Brad DeLong presents his argument for why the minimum gas price laws are silly. Pretty much what we covered… if the market were hard to enter, it would maybe make sense. I wonder if the market is less contestable with different ownership distribution (i.e. if the oil industry were consolidated in ways like the Standard Oil of old)?
You can claim that minimum-gasoline-price laws are good because independent gas station owners are morally worthy people, the salt of the earth, the backbone of America, and they deserve to have the power of the state deployed to protect them and their livelihoods against the amoral efficiency calculus of the market. I will laugh at you if you do, but you can make that claim. You cannot make the uninformed and ignorant claim that minimum-gasoline-price laws actually lower the long-run price of gasoline by “protecting” us from rampant monopoly–unless you have some reason to believe that gas stations are not part of a contestable market.
Well worth reading the entire thing.
Update: I would also read the comments if you’re truly interested in more on this topic.

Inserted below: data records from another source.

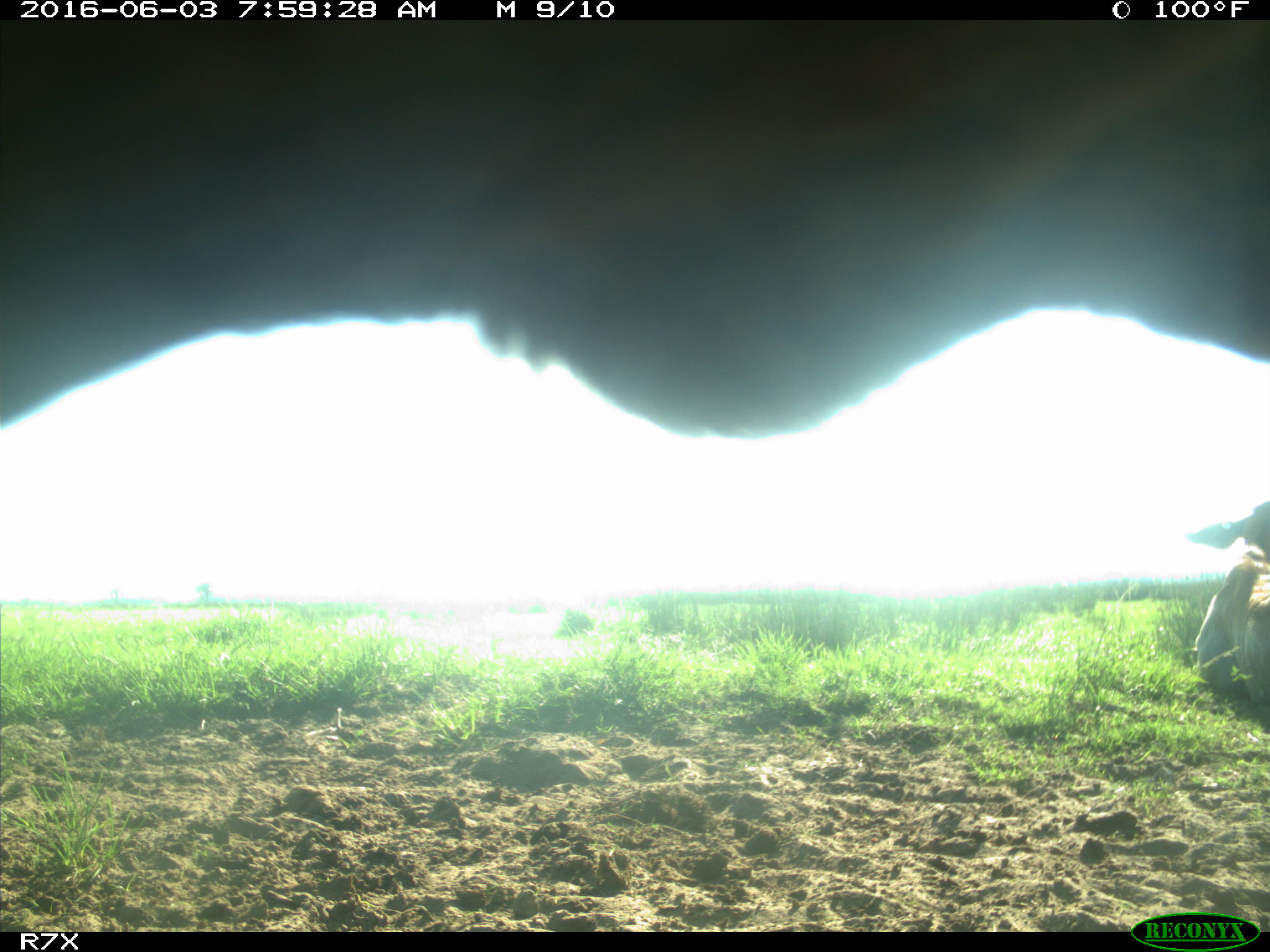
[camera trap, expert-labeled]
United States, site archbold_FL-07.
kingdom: Animalia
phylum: Chordata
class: Mammalia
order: Artiodactyla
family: Bovidae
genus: Bos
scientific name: Bos taurus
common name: domestic cow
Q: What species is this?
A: Bos taurus (domestic cow).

Some folks point out different factors that affect how contestable the gas market is. I think the simple conclusion is that price controls in general are not good. That’s pretty much all that seems clear to me… someone points out that Target is based in MN, and they may object to Walmart using gas stations as a loss leader to draw more shoppers. Also, another commenter pointed out that minimum markups are the least intrusive price control. Interesting debate.

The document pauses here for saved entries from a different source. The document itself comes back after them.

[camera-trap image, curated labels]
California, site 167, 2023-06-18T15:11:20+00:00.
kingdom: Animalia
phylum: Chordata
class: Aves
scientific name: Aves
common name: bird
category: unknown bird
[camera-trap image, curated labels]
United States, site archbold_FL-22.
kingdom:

Update #2: Fixed the link. Sorry!





June 7th, 2004 at 10:41 am
The link isn’t working…
June 7th, 2004 at 7:37 pm
doh! forgot to put the link in… sorry, I was at an all day meeting (at the Basketball Hall of Fame
)
June 7th, 2004 at 8:38 pm
Frankly, I think the comments discussing flaws in DeLong’s theory have the better of the argument. And again, I point out that his theory requires the presence of *mutliple* gas stations serving a town. If you have only one gas station in town, and it goes out of business following the installation of a Sheetz, I don’t think the market is nearly as “contestible” as DeLong assumes.
June 7th, 2004 at 9:09 pm
Well, except that he doesn’t respond. That’s Hannity and Colmes style discussion… and, the discussions are fully theoretical… no one is actually looking into the other factors of this law (are there multiple vendors?, did Target lobby for this law?)
I say, whatever. The law is silly unless someone steps up and explains the reasons for it.